Ontem (4), a parlamentar escocesa  Margaret Ferrier foi presa  depois de admitir que usou o transporte público mesmo sabendo que estava infectada com o novo coronavírus (Sars-CoV-2), informou a Agence France-Presse . De acordo com o depoimento, ela fez uma viagem de trem em setembro  de Londres a Glasgow, na Escócia.

Segundo o jornal The Guardian , a polícia metropolitana de Londres investigou o caso, mas concluiu que nenhum crime havia ocorrido de acordo com as leis em vigor naquele dia.

O caso foi levado para as autoridades escocesas. De acordo com veículos locais, a polícia informou que Ferrier foi acusada de “suposta conduta culposa e imprudente”.

A atitude da parlamentar foi alvo de escândalo político no Reino Unido.

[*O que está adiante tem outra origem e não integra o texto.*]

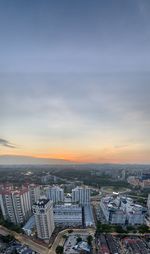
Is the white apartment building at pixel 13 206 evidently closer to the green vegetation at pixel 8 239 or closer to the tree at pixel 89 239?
the green vegetation at pixel 8 239

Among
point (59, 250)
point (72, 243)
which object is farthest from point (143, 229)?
point (59, 250)

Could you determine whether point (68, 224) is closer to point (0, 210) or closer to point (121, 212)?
point (121, 212)

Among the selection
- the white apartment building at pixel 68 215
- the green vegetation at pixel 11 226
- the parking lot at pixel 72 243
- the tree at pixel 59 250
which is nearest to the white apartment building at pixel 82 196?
the white apartment building at pixel 68 215

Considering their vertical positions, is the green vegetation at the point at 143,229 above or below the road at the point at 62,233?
above

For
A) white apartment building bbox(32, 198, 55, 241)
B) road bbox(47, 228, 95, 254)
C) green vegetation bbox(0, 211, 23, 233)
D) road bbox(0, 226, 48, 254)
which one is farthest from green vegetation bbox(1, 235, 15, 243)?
road bbox(47, 228, 95, 254)

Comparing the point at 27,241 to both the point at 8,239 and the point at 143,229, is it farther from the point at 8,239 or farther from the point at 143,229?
the point at 143,229

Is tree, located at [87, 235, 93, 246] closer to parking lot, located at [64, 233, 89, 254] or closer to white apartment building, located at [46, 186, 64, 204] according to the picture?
parking lot, located at [64, 233, 89, 254]
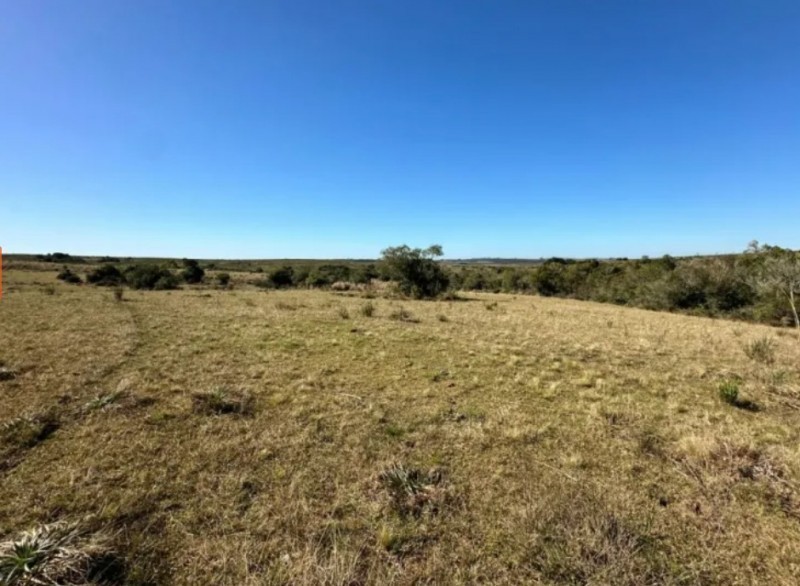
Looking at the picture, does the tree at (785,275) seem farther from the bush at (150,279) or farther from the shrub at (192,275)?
the shrub at (192,275)

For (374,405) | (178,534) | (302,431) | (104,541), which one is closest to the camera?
(104,541)

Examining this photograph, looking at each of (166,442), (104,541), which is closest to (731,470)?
(104,541)

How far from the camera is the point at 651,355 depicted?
10734mm

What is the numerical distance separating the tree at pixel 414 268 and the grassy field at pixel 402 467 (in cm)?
2551

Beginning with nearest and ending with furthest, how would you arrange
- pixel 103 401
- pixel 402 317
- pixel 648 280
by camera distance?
pixel 103 401, pixel 402 317, pixel 648 280

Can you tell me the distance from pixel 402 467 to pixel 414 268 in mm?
30933

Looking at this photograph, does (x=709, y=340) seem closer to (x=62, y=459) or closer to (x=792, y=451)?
(x=792, y=451)

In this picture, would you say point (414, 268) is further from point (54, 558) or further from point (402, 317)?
point (54, 558)

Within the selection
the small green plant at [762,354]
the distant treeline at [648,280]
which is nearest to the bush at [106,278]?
the distant treeline at [648,280]

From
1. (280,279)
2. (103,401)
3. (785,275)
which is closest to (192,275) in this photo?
(280,279)

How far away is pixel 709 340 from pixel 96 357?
18759 mm

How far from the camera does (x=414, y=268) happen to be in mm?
34812

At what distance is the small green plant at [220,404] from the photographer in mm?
5902

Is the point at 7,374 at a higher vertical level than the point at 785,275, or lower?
lower
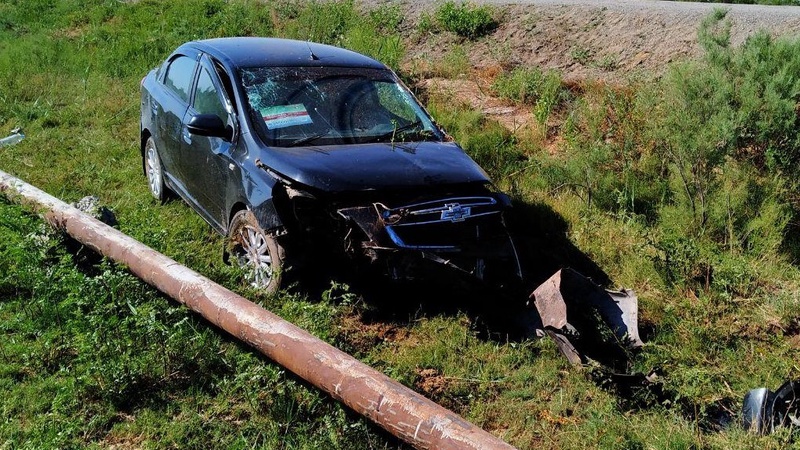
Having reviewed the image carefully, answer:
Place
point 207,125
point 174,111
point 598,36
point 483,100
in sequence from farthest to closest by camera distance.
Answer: point 598,36, point 483,100, point 174,111, point 207,125

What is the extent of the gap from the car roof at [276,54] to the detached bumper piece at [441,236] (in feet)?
6.58

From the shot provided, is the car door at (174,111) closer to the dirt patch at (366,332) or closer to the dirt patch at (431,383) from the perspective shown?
the dirt patch at (366,332)

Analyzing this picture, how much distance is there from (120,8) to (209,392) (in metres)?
14.2

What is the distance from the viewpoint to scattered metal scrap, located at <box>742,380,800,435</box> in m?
4.08

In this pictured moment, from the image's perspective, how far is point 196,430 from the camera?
4.20 metres

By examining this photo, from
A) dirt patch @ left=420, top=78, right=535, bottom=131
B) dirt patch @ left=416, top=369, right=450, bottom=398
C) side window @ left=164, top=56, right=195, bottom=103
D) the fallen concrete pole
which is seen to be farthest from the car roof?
dirt patch @ left=416, top=369, right=450, bottom=398

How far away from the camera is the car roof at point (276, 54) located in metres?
6.53

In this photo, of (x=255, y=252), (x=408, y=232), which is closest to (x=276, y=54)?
(x=255, y=252)

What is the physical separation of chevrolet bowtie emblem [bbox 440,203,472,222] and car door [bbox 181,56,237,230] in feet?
5.82

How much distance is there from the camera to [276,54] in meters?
6.70

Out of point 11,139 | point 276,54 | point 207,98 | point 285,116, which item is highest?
point 276,54

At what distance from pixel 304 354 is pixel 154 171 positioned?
4.41m

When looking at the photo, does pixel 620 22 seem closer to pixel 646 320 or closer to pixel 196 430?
pixel 646 320

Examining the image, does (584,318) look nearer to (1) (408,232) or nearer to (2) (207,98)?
(1) (408,232)
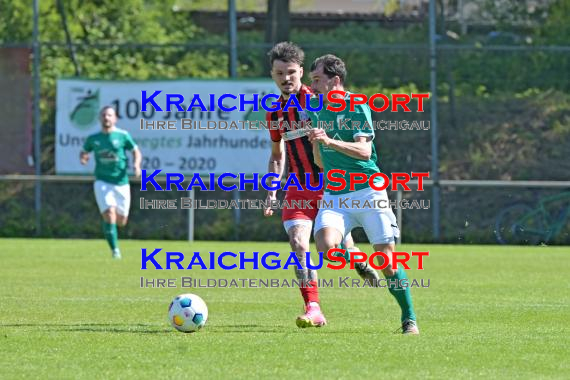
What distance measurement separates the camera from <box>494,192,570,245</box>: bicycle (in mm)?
21484

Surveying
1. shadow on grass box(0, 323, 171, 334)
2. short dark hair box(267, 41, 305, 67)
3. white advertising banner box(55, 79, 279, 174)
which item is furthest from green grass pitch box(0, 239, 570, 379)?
white advertising banner box(55, 79, 279, 174)

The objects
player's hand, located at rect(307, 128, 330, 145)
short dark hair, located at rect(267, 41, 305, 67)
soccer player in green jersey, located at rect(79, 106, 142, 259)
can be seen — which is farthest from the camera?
soccer player in green jersey, located at rect(79, 106, 142, 259)

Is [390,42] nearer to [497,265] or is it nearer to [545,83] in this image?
[545,83]

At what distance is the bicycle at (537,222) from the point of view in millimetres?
21484

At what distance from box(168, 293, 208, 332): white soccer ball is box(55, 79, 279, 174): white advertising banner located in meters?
12.6

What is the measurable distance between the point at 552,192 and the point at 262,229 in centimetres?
521

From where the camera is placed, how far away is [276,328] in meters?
9.36

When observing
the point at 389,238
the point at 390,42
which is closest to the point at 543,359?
the point at 389,238

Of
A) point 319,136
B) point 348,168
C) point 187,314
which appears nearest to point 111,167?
point 187,314

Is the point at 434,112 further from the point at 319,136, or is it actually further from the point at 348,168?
the point at 319,136

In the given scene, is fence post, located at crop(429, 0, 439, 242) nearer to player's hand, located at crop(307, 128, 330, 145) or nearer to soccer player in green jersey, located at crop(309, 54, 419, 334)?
soccer player in green jersey, located at crop(309, 54, 419, 334)

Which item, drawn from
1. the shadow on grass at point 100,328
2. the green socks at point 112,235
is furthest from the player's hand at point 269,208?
the green socks at point 112,235

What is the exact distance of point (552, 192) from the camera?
22016 millimetres

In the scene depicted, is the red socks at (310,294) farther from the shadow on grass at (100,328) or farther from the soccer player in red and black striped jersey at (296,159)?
the shadow on grass at (100,328)
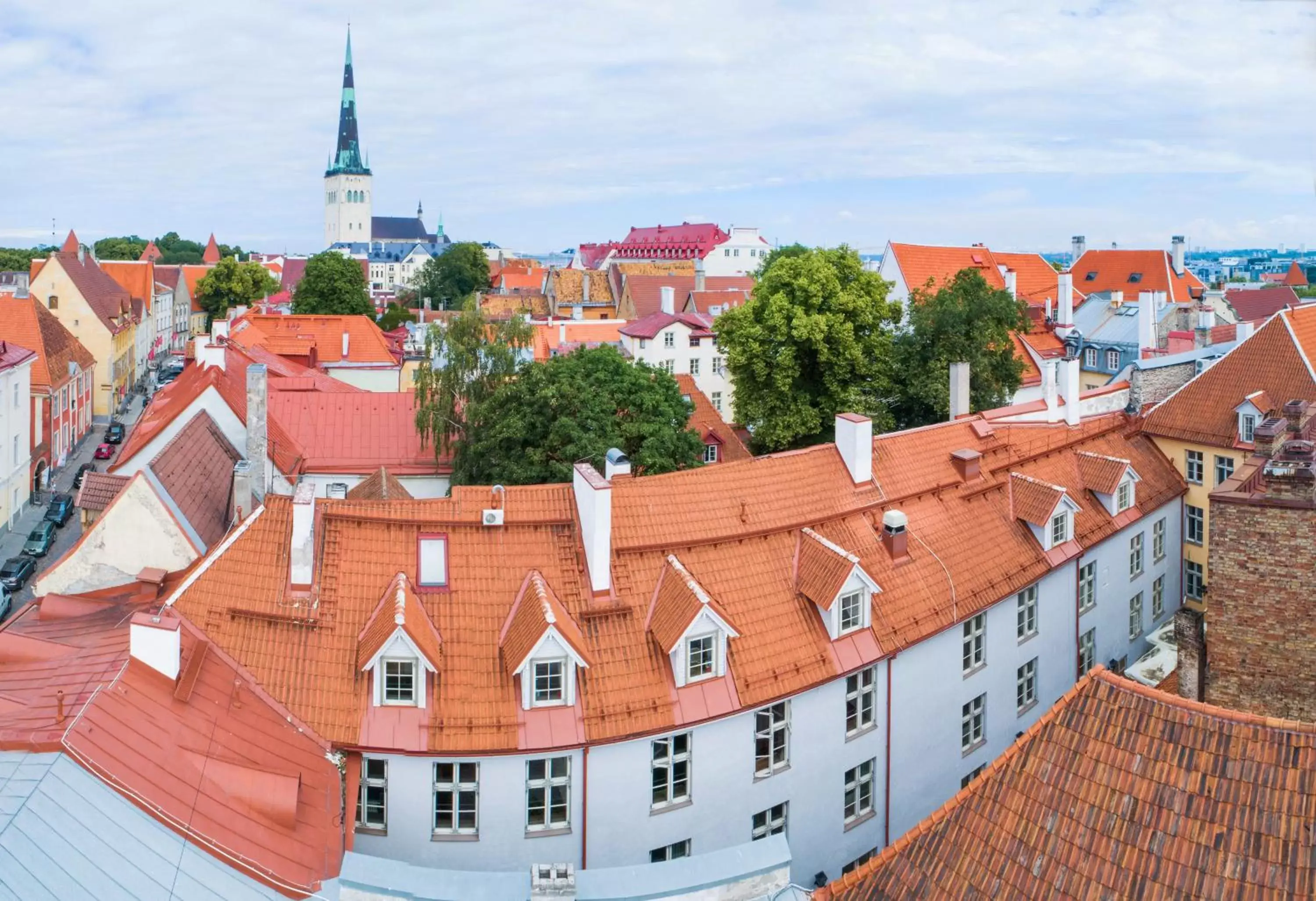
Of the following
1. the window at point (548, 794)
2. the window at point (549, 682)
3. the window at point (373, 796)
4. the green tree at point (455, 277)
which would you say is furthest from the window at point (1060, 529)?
the green tree at point (455, 277)

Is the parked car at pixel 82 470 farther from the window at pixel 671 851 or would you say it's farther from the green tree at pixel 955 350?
the window at pixel 671 851

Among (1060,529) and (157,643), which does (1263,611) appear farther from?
(157,643)

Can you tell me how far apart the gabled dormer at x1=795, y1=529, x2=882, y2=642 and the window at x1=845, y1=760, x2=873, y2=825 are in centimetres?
280

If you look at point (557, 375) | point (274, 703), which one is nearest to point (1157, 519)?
point (557, 375)

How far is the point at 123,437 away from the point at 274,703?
171 feet

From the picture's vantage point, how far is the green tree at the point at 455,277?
12106 centimetres

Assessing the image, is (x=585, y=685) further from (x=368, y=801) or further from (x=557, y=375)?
(x=557, y=375)

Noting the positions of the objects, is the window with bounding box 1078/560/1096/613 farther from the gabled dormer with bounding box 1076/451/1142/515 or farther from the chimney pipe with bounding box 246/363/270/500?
the chimney pipe with bounding box 246/363/270/500

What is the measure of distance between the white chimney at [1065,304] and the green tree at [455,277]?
2740 inches

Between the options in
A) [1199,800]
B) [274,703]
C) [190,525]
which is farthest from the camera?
[190,525]

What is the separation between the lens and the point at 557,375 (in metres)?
34.8

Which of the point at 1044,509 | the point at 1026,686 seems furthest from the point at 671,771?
the point at 1044,509

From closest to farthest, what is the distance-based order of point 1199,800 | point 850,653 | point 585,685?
point 1199,800 → point 585,685 → point 850,653

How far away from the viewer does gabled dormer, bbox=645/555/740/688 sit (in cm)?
1938
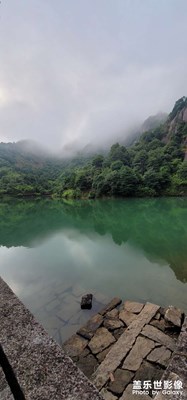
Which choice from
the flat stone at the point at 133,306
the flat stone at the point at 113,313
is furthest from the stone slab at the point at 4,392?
the flat stone at the point at 133,306

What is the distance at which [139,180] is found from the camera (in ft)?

Ela enfrentou grande pressão para renunciar e, em outubro, foi suspensa do partido Partido Nacional Escocês (SNP, na sigla em inglês).

A primeira-ministra escocesa e líder do SNP, Nicola Sturgeon, definiu a atitude de Ferrier como “indefensável”. “É difícil expressar minha raiva em nome do povo de todo o país, que todos os dias faz grandes sacrifícios para ajudar a derrotar a Covid. As regras aplicam-se a todos e existem para manter as pessoas seguras”, disse.